==== SELECTED EXCERPT ====
In this article, we’ll begin writing some complex Idris functions, using its interactive editing features to develop those functions, step by step, in a type-directed way. We’ll use the Atom text editor, because there’s an extension available for editing Idris programs, which can be installed directly from the default Atom distribution. The rest of this article assumes you have the interactive Idris mode up and running.

Interactive command summary

Interactive editing in Atom involves several keyboard commands in the editor, which are summarized in table 1.

NOTE Command mnemonics for each command, the shortcut in Atom is to press Ctrl, Alt, and the first letter of the command.

Table 1 Interactive editing commands in Atom

Shortcut Command Description

Ctrl-Alt-A Add definition Adds a skeleton definition for the name under the cursor
Ctrl-Alt-C Case split Splits a definition into pattern matching clauses for the name under the cursor
Ctrl-Alt-D Documentation Displays documentation for the name under the cursor
Ctrl-Alt-L Lift hole Lifts a hole to the top level as a new function declaration
Ctrl-Alt-M Match Replaces a hole with a case expression that matches on an intermediate result
Ctrl-Alt-R Reload Reloads and type-checks the current buffer
Ctrl-Alt-S Search Searches for an expression that satisfies the type of the hole name under the cursor
Ctrl-Alt-T Type-check name Displays the type of the name under the cursor


Defining functions by pattern matching

The function definitions we’ve looked at involve a single equation to define that function’s behavior. For example, this function calculates the lengths of every word in a list:


allLengths : List String -> List Nat
allLengths strs = map length strs


Here you used functions defined in the Prelude (map and length) to inspect the list. At some stage, though, you’re going to need a more direct way to inspect values. After all, functions like map and length need to be defined somehow!

In general, you define functions by pattern matching on the possible values of inputs to a function. For example, you can define a function to invert a Bool as follows:

invert : Bool -> Bool
invert False = True
invert True = False


The possible inputs of type Bool are True and False, and here you’ve implemented invert by listing the possible inputs and giving the corresponding outputs. Patterns can also contain variables, as illustrated by the following function, which returns “Empty” if given an empty list or “Non-empty” followed by the value of the tail if given a non-empty list:


describeList : List Int -> String
describeList [] = "Empty"
describeList (x :: xs) = "Non-empty, tail = " ++ show xs


Figure 1 illustrates how the patterns are matched in describeList for the inputs [1] (which is syntactic sugar for 1 :: []) and [2,3,4,5] (which is syntactic sugar for 2 :: 3 :: 4 :: 5 :: []).

Figure 1 Matching the pattern (x :: xs) for inputs [1] and [2,3,4,5]

NOTE: Naming conventions for lists

Conventionally, when working with lists and list-like structures, Idris programmers use a name ending in “s” (to suggest a plural), and then use its singular to refer to individual elements. If you’ve a list called “things”, you might refer to an element things of the list as thing.

A function definition consists of one or more equations matching the possible inputs to that function. You can see how this works for lists if you implement allLengths by inspecting the list directly, instead of using map. This is shown in listing 1.
==== DATA EXTRACT ====
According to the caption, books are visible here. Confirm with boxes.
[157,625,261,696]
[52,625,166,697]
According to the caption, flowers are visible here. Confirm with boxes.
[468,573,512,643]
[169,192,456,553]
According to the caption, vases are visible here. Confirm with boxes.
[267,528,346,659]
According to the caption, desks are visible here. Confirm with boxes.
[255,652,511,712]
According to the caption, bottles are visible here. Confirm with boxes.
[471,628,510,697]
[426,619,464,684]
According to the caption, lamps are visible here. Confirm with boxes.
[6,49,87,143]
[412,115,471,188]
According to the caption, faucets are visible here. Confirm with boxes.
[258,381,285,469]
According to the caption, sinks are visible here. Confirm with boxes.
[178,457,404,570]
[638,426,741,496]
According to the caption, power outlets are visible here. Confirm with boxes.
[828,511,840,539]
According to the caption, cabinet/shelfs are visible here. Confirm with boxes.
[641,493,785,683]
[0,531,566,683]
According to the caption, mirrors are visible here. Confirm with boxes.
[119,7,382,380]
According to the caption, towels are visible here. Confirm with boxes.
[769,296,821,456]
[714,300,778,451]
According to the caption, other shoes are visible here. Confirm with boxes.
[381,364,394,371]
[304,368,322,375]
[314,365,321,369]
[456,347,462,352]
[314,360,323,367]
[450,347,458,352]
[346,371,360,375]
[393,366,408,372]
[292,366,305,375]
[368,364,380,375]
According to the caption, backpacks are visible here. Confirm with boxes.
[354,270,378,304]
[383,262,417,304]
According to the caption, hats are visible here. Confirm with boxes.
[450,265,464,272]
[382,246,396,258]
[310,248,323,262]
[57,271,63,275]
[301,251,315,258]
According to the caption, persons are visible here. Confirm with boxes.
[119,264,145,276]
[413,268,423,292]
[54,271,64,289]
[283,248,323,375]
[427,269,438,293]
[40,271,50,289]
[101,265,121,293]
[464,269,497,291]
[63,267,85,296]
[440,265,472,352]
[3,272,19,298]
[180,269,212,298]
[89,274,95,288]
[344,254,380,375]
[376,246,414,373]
====
WHAT TO DO — Write the next part of the Idris pattern-matching excerpt, picking up after its final sentence.

TASK RESPONSE —
Listing 1 Calculating word lengths by pattern matching on the list (WordLength.idr)

allLengths : List String -> List Nat
allLengths [] = []                                          ❶
allLengths (x :: xs) = length x :: allLengths xs            ❷


❶ If the input list is empty, the output list will also be empty.

❷ If the input list has a head element x and a tail xs, the output list will have the length of x as the head and then recursively a list of the lengths of xs as the tail.

To see in more detail how this definition is constructed, let’s build it interactively in Atom. Each step can be broadly characterized as Type (creating or inspecting a type), Define (making a definition or breaking it down into separate clauses), or Refine (improving a definition by filling in a hole or making its type more precise).

(Type) First, start up Atom and create a WordLength.idr file containing the type declaration for allLengths with only the following:


allLengths : List String -> List Nat


You should also start up an Idris REPL in a separate terminal to allow you to type-check and test your definition:


$ idris WordLength.idr
     ____ __ _
    / _/___/ /____(_)____
    / // __ / ___/ / ___/ Version 1.0
  _/ // /_/ / / / (__ )
 /___/\__,_/_/ /_/____/ Type :? for help
Idris is free software with ABSOLUTELY NO WARRANTY.
For details type :warranty.
Holes: Main.allLengths



(Define) In Atom, move the cursor over the name allLengths and press Ctrl-Alt-A. This will add a skeleton definition, and your editor buffer should now contain the following:


allLengths : List String -> List Nat
allLengths xs = ?allLengths_rhs


The skeleton definition is always a clause with the appropriate number of arguments listed on the left side of the =, and with a hole on the right side. Idris uses various heuristics to choose initial names for the arguments. By convention, Idris chooses default names of xs, ys, or zs for Lists.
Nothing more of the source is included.